-- Your task --
Render this sentence from the biography of Vicente Barrios into Spanish: "In 1847 he was promoted to captain and in 1853, to lieutenant colonel."

Paraguayan general and politician

Vicente Barrios Bedoya (c. 1825 – 21 December 1868) was a Paraguayan general and politician who was the son-in-law of President Carlos Antonio López. Under López and his successor, Marshal and President Francisco Solano López, Barrios held many positions throughout the earlier years of the Paraguayan War and participated in the earlier battles and campaigns of the war.

==Biography==
Barrios joined the Paraguayan Army in 1843 and quickly made a career. In 1847 he was promoted to captain and in 1853, to lieutenant colonel. As such, he was one of the entourages of Francisco Solano López during his 1853–1854 tour of Europe. This journey, on which his father had sent him, primarily had the purpose of acquiring modern ships and armaments, but also of recruiting scientists, technicians and settlers for Paraguay. After returning to Paraguay, López was appointed vice president by his father, and Barrios was promoted to colonel. Due to his rank, he also took over the management of a colonization project that ultimately failed in 1855, with which the present-day town of Villa Hayes being meant to be re-established as "New Bordeaux" by French immigrants.

-- Records provided --

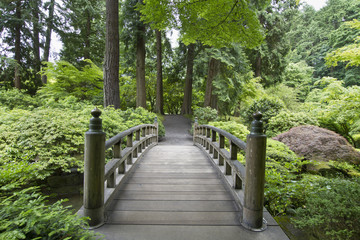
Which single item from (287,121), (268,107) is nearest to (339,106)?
(287,121)

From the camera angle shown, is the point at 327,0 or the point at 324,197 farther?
the point at 327,0

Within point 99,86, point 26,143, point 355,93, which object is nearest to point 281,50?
point 355,93

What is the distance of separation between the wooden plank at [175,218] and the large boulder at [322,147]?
15.4 ft

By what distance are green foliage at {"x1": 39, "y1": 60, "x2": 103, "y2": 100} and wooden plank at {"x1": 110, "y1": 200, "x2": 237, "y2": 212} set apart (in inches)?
364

-- Written solution --
En 1847 fue ascendido a capitán y en 1853, a teniente coronel.